Sur le vif - Mardi 20.11.18 - 03.20h

 

La partie essentielle du destin allemand se joue à l'Est. Frédéric II de Prusse (1740-1786) l'avait compris, avant tout le monde. Ainsi que le plus grand Chancelier du vingtième siècle, Willy Brandt (1969-1974).

 

L'Ostpolitik, c'est simplement l'acceptation de ce tropisme. Il ne concerne pas que la Prusse, mais l'ensemble des Allemagnes, dans leurs liens profonds, historiques, économiques, culturels, linguistiques avec les Marches orientales de l'Europe.

 

La Guerre froide a voulu nous faire croire, dans les années 1949-1989, que la question Est-Ouest se réduisait à une simple fracture idéologique : d'un côté les communistes, de l'autre les capitalistes. En Occident, donc en Suisse comme ailleurs, on parlait de la DDR en la caricaturant, on la dénigrait systématiquement. J'ai fait partie, à l'époque, de ceux qui refusaient cette conception manichéenne. J'avais mes raisons.

 

On oubliait juste que la première clef de lecture n'était pas idéologique, mais nationale. La DDR, c'était la Prusse, sous un autre nom.

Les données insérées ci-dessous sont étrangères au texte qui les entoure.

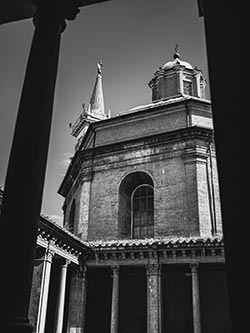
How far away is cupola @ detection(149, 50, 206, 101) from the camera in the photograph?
22.8 meters

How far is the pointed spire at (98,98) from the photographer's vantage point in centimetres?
2966

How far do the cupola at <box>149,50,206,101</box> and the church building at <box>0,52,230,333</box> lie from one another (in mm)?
4594

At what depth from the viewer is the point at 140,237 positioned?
1648 centimetres

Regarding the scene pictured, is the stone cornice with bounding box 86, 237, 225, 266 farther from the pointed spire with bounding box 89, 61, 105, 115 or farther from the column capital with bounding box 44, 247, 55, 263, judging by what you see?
the pointed spire with bounding box 89, 61, 105, 115

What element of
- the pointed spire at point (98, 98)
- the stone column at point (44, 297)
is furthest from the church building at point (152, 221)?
the pointed spire at point (98, 98)

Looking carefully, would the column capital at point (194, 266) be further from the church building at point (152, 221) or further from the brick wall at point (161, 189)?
the brick wall at point (161, 189)

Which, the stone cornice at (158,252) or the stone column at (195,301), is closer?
the stone column at (195,301)

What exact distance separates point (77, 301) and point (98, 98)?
20.5 m

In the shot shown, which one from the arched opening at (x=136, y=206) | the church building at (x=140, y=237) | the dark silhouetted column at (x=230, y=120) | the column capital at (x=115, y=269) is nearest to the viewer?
the dark silhouetted column at (x=230, y=120)

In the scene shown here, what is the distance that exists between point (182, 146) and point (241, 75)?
14418 millimetres

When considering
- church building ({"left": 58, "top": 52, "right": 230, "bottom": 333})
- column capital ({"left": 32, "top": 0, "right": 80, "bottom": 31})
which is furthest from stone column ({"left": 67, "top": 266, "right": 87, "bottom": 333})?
column capital ({"left": 32, "top": 0, "right": 80, "bottom": 31})

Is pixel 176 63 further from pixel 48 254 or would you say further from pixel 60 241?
pixel 48 254

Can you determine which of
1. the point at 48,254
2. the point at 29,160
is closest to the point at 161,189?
the point at 48,254

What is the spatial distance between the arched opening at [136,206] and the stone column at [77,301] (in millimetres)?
3084
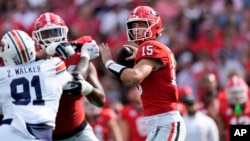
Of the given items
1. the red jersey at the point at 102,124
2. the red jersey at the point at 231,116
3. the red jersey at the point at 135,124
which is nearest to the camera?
the red jersey at the point at 231,116

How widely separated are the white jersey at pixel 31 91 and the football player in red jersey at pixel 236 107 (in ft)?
15.0

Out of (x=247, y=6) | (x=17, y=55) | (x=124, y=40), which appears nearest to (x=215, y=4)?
(x=247, y=6)

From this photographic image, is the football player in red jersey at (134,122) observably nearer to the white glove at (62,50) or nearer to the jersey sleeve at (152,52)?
the jersey sleeve at (152,52)

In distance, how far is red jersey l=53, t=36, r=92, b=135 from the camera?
8.83m

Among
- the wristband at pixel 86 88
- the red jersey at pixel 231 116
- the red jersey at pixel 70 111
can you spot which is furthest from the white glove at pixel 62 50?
the red jersey at pixel 231 116

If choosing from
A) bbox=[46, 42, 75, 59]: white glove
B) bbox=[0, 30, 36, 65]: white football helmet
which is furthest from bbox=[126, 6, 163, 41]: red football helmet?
bbox=[0, 30, 36, 65]: white football helmet

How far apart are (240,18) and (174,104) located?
681cm

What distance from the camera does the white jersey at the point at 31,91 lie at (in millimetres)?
7727

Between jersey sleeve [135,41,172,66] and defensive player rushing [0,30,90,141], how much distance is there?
681 mm

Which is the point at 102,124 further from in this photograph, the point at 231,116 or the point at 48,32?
the point at 48,32

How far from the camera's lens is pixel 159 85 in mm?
8297

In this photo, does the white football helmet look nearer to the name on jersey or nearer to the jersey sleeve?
the name on jersey

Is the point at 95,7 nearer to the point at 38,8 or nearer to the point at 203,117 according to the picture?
the point at 38,8

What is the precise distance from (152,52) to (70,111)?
108cm
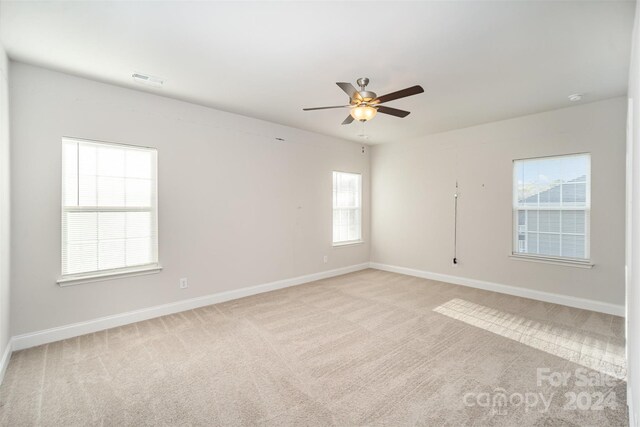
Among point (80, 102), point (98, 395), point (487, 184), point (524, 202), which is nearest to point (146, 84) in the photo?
point (80, 102)

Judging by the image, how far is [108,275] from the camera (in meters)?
3.36

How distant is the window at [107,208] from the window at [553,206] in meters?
5.35

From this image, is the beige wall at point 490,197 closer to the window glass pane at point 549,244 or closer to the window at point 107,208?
the window glass pane at point 549,244

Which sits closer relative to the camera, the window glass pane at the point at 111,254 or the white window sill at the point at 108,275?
the white window sill at the point at 108,275

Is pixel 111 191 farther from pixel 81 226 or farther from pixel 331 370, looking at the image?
pixel 331 370

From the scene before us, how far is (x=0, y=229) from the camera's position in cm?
246

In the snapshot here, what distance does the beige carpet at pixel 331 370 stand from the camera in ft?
6.56

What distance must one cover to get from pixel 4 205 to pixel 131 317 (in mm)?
1699

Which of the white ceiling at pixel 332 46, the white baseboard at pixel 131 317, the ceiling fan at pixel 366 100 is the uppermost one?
the white ceiling at pixel 332 46

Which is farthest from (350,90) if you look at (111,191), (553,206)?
(553,206)

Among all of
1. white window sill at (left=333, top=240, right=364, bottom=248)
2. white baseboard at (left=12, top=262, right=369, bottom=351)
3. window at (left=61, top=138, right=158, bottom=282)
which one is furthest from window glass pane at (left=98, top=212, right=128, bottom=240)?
white window sill at (left=333, top=240, right=364, bottom=248)

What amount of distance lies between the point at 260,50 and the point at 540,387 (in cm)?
362

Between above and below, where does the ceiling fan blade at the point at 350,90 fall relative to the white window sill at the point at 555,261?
above

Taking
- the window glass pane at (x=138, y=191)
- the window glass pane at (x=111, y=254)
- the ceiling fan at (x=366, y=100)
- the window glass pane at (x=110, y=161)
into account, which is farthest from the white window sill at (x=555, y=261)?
the window glass pane at (x=110, y=161)
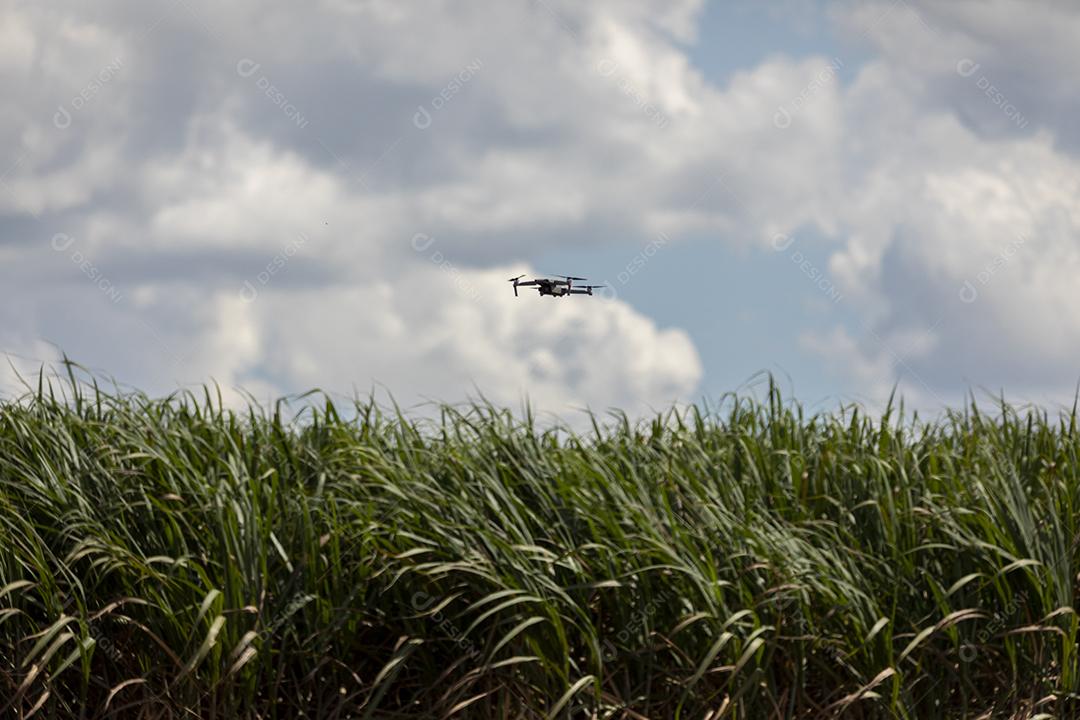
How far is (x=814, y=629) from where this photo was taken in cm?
452

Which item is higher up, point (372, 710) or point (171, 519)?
point (171, 519)

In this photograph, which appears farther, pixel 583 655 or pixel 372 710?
pixel 583 655

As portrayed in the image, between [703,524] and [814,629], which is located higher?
[703,524]

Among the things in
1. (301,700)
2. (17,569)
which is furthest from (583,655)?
(17,569)

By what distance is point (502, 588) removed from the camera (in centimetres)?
443

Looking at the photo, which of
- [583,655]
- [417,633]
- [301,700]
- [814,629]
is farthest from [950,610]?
[301,700]

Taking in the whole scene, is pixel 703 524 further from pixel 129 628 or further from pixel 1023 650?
pixel 129 628

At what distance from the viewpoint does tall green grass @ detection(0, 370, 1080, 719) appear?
4.39m

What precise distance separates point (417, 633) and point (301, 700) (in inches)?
19.7

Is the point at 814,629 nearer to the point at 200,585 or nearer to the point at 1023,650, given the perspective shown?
the point at 1023,650

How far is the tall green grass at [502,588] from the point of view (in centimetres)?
439

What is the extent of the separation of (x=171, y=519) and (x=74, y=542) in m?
0.52

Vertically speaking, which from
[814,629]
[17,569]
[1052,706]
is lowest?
[1052,706]

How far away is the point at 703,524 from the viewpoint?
4746 mm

Sous occupation russe (comme l'Ouest était sous occupation américaine, principalement).

 

La DDR, c'étaient des Allemands. Un système politique qui devait beaucoup à Hegel, dans son rapport à l'Etat, à l'individu face au collectif. Une culture allemande. Des auteurs allemands, à commencer par le plus grand dramaturge du vingtième siècle. Des musiciens allemands. Des scientifiques allemands. Des pasteurs allemands.

 

En tournant son regard vers l'Est, dès 1969 (il avait préparé le terrain déjà entre 66 et 69, comme ministre des Affaires étrangères de la Grande Coalition), Willy Brandt ne fait absolument pas de l'idéologie.

 

Non, il fait infiniment plus que cela : il accomplit le destin allemand, en reconnaissant son tropisme naturel vers l'Est. Dans ce trajet intérieur et spirituel, la génuflexion de Varsovie, en décembre 1970, apparaît comme l'acte sanctificateur d'une démarche politique et historique de premier ordre. Ce geste, 25 ans après la guerre, est sans doute capital dans les relations germano-polonaises. Mais il ne faut pas s'y tromper : c'est avant tout rite germano-allemand. Un signe de l'Allemagne profonde, donné à l'Allemagne de l'écume.

 

Dans une Histoire nationale qui avait commencé par la traduction en langue allemande, en 1522, de la Bible, s'était accomplie par les Passions de Bach et la redécouverte de ce musicien par Mendelssohn, les oratorios de Haendel, la Révolution musicale de Beethoven, les recherches des Frères Grimm sur la langue allemande, l'aventure narrative wagnérienne, puis celle de Richard Strauss, le travail de Hölderlin puis de Brecht sur la métrique grecque, dans leurs variantes d'Antigone, il fallait, un quart de siècle après l'Apocalypse, un geste de réconciliation de l'Allemagne avec elle-même : ce fut celui de Willy Brandt, sur la Vistule.

 

L'Ostpolitik est un pèlerinage - au sens de Liszt - de l'Allemagne vers l'Allemagne.